Just as an added little bit of irony, remember that Dr. Wes was on the specialists’ panel at Putting Patients First earlier this summer. This was my first question for the specialists’ panel, as posted on this blog immediately prior to the event:
1) Since I know the answer to all my questions is “malpractice reform”, let’s start there. Four years ago, then-Senators Clinton and Obama co-sponsored a bill to revamp medical malpractice, giving physicians and patients a way to avoid the tort system. Under the bill, physicians were encouraged to be more open about disclosing and preventing errors, and in return they would face less risk of a high jury verdict against them. Of course, that bill died in the (Republican-run) committee. For all the talk about the importance of malpractice reform, why weren’t more physicians (and physicians’ advocacy groups) supportive of that effort? Would you support a similar effort as part of the current health care reform?
Dr. Wes didn’t answer that question. (By contrast, Dr. Rob and Kevin, MD both weighed in on my questions for the primary care panel.)
President Obama also said this last night:
But know this: I will not waste time with those who have made the calculation that it’s better politics to kill this plan than to improve it. (Applause.) I won’t stand by while the special interests use the same old tactics to keep things exactly the way they are. If you misrepresent what’s in this plan, we will call you out.
I don’t think Dr. Wes is engaged in this debate as someone who sincerely wants to improve health care. I think he prefers the status quo, and I think he’s willing to deliberately misrepresent President Obama’s agenda in order to keep things exactly the way they are. Dr. Wes, I am calling you out.




Duncan,
As Clinton and Obama’s piece states: “We realize that the implementation of the MEDiC model will not come without effort. A safe and appropriately confidential environment must be created that allows open communication between physicians and patients about adverse outcomes. Initially, medical-error transparency may be difficult to foster.”
Any reform that does not address the issue of caps on liability judgements is a disingenuous attempt at real liability reform and will do nothing to deter the practice of defensive medicine. In his speech last night, then, the President has only reaffirmed his prior discussions on this subject and offered nothing new, including the requirement for doctors to walk lock-step in concert with Comparative Effectiveness Research to avoid liability judgements against them while still being subject to potentially monstrous settlements.
The President, despite his rhetoric, really does NOT seem ready to negotiate on this critical and very sensive aspect of liability reform.
Dr.
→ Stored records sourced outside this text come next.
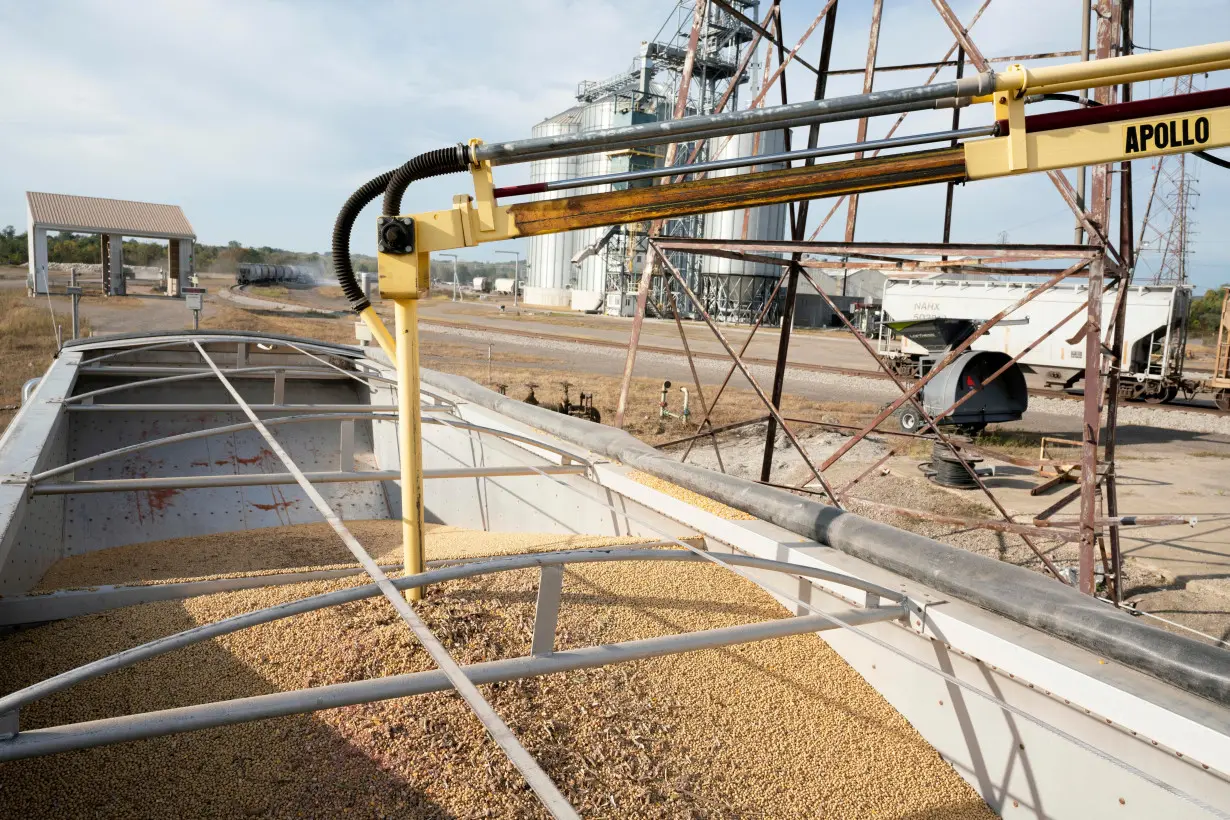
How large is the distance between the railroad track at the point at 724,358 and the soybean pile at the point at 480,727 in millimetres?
18746

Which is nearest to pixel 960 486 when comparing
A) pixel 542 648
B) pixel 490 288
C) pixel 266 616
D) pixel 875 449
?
pixel 875 449

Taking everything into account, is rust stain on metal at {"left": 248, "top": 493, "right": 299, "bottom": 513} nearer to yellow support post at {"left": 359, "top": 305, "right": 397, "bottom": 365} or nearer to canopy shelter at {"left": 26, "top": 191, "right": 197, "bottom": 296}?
yellow support post at {"left": 359, "top": 305, "right": 397, "bottom": 365}

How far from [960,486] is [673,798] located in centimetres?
961

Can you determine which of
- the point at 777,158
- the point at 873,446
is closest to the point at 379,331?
the point at 777,158

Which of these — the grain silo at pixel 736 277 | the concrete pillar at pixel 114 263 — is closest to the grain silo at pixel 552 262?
the grain silo at pixel 736 277

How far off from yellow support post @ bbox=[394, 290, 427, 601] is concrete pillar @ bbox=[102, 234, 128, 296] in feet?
125

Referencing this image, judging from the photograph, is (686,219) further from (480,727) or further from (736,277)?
(480,727)

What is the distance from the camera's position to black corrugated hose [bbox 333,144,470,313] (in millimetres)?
2805

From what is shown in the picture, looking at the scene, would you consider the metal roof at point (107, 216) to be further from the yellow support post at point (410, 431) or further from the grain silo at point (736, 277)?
the yellow support post at point (410, 431)

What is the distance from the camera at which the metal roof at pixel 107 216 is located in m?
33.3

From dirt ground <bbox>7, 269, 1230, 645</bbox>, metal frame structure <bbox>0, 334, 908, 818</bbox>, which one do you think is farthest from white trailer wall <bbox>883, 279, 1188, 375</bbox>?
metal frame structure <bbox>0, 334, 908, 818</bbox>

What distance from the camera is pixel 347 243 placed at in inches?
120

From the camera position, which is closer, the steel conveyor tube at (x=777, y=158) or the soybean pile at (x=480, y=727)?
the soybean pile at (x=480, y=727)

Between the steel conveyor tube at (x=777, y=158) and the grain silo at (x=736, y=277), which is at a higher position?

Wes – caps on liability judgments are a shortcut, at the expense of patients, for real malpractice reform. The only fair way to reform malpractice is to establish an alternative, non-adversarial forum where doctors and patients can discuss errors and arrive at reasonable compensation. That’s what MEDiC proposed, in essence.
Meanwhile, you’ve managed to respond to my accusation that you’re misrepresenting Obama’s plan by… misrepresenting Obama’s plan. Where in MEDiC does is say doctors will have “walk lock-step in concert with Comparative Effectiveness Research”? (And what’s so bad about insisting doctor’s follow the science, anyway?)
There are good reasons why tort reform is not in the bills in Congress – see, for example, Tim Foley’s post at Change.org. President Obama can’t insist that Congress include tort reform in those bills – but the fact that he’s willing to use his regulatory authority through HHS to work on the problem shows at least some interest in addressing the problem.